Dopo la terribile pandemia, cui la medicina generale ha versato il tributo più alto in termini di vittime cadute sul lavoro, senza adeguato e giusto riconoscimento, il carico di lavoro del MMG è aumentato a dismisura, vedendolo impegnato quotidianamente con visite ambulatoriali, ben oltre le cinque ore giornaliere di apertura dello studio previste dall’ACN , con reperibilità telefonica, visite domiciliari da svolgere al di fuori dell’apertura dell’ambulatorio, attività distrettuale con partecipazione ad UVM (unità di valutazione multidisciplinare) per la presa in carico dei fragili che necessitano di assistenza domiciliare complessa. A ciò si aggiunga il back office, dopo la chiusura dell’ambulatorio, che consiste nello smaltimento di decine e decine di mail e messaggistica telefonica ed in ultimo, ma non da ultimo, un carico burocratico sovrabbondante ed in crescita esponenziale negli ultimi anni, imprevedibile al momento della nostra scelta professionale, concausa della irreversibile perdita di identità del nostro ruolo.
Il rapporto fiduciario sappiamo bene, noi addetti ai lavori, che è diventato attualmente un guscio vuoto, in quanto il valore semantico della parola “fiducia” ha perso il suo significato più alto per diventare uno slogan sbandierato da alcuni colleghi che preferirebbero non avviare una riforma strutturale della MG. Molti pazienti/utenti instaurano con i MMG un rapporto squisitamente utilitaristico: basti pensare con quanta facilità buona parte degli assistiti non esiti a revocare il medico “di fiducia”, solo perché gli viene negato, secondo scienza e coscienza, quanto, a volte impropriamente ed insistentemente, richiesto.

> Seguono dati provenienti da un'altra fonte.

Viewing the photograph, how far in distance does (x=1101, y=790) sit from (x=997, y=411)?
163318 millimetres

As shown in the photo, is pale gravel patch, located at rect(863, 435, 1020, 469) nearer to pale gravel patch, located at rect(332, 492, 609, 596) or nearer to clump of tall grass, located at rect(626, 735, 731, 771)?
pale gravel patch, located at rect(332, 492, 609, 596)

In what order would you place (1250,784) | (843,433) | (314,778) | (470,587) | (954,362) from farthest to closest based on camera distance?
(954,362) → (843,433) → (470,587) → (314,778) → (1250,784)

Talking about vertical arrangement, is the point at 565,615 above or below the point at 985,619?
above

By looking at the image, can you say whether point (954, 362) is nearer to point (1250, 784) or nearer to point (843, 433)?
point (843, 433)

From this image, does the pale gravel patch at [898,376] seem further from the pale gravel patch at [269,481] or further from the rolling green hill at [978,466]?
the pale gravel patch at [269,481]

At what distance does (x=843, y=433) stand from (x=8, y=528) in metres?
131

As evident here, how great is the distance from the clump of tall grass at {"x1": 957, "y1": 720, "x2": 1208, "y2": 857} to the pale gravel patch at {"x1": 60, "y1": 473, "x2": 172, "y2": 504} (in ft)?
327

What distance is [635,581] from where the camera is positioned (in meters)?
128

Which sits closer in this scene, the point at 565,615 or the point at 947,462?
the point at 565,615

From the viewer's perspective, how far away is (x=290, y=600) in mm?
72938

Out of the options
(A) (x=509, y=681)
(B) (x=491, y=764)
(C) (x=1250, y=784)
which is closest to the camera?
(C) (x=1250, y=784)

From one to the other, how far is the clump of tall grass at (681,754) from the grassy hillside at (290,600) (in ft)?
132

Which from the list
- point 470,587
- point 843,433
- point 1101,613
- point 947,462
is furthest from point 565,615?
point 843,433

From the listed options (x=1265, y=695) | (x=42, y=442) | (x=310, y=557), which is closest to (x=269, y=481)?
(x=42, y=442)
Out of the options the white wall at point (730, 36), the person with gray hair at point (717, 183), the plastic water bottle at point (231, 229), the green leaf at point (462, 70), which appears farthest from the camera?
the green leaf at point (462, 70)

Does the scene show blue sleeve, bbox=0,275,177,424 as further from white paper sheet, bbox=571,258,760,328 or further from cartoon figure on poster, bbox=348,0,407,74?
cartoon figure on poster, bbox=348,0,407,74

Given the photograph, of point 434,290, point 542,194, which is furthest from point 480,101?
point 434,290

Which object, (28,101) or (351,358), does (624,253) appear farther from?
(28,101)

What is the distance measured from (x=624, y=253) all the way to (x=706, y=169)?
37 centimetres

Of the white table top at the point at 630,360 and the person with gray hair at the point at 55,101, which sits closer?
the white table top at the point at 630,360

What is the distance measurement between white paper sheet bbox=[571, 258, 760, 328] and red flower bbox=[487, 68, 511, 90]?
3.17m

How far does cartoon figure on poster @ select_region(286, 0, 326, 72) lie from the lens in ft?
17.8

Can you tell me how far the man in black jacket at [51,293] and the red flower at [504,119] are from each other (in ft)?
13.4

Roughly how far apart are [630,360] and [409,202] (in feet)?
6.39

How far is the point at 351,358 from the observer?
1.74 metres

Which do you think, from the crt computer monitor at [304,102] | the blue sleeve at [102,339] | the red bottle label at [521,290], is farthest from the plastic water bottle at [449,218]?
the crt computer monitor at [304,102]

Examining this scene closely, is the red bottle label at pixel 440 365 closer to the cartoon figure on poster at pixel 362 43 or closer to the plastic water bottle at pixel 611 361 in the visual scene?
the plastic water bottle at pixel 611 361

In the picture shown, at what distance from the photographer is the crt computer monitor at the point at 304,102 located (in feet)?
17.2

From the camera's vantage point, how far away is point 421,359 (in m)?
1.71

La dipendenza oltre a determinare un orario di lavoro definito e tutele per noi medici (ferie, malattia, TFR) spezzerebbe il rapporto tossico e utilitaristico che è diventato l’attuale rapporto medico paziente, nel quale la fiducia c’entra molto poco o solo in una minima percentuale di casi.

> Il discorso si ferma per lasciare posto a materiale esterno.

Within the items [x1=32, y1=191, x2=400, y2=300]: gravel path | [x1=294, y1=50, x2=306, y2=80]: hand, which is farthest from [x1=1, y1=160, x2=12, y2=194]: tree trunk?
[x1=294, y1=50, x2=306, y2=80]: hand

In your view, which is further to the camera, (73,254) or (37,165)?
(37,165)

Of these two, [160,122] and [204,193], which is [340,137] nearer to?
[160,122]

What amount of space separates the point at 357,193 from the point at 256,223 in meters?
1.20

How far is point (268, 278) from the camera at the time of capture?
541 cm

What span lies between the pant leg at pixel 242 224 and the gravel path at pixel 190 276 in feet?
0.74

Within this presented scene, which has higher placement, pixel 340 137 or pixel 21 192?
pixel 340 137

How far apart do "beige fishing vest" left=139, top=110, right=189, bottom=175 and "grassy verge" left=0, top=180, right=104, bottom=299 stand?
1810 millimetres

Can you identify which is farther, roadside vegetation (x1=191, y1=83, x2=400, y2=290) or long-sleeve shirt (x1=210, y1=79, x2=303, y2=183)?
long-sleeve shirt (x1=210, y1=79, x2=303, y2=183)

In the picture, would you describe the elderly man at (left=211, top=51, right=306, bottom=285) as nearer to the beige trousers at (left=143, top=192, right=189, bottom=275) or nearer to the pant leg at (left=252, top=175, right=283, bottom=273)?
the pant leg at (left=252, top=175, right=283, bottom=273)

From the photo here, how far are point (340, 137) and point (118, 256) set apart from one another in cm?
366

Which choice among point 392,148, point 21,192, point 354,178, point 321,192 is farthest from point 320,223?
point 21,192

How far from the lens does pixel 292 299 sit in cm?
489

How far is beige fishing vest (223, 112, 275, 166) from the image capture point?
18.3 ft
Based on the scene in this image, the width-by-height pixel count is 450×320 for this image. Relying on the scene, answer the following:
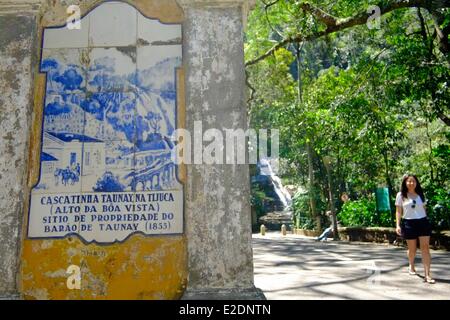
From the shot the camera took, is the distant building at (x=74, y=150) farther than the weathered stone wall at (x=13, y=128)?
Yes

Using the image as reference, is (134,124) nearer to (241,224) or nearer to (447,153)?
(241,224)

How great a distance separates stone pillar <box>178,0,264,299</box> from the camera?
3.22m

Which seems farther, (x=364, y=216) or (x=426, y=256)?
(x=364, y=216)

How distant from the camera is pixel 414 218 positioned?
515 cm

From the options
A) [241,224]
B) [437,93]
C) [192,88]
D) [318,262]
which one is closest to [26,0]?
[192,88]

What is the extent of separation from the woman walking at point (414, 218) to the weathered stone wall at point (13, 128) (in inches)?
177

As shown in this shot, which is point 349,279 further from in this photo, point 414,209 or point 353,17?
point 353,17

In tal modo, MMG dirigenti all’interno delle Case di Comunità, con titolo di specializzazione universitaria in M.G., con un contratto solo a quota oraria e non più capitaria, (sistema quest’ultimo da cui origina, a mio parere, l’atteggiamento talvolta vessatorio di alcuni iscritti che usano e abusano del medico di fiducia) potrebbero rendere un ottimo servizio ai cittadini, riportando il nostro ruolo a quello squisitamente clinico. Saremmo così collocati in una realtà territoriale multidisciplinare, rappresentando un punto di riferimento efficace ed efficiente, in grado di dare risposte a problematiche di salute non urgenti, H24 e per 7 giorni a settimana.
In conclusione: la dipendenza serve per portare i MMG dentro l Ssn e non lasciarli fuori dallo stesso… in condizioni di emarginazione, subordinazione e scarso riconoscimento del ruolo professionale.
Se perdessimo questo treno sono convinta che la medicina generale sparirebbe, e con essa il SSN pubblico.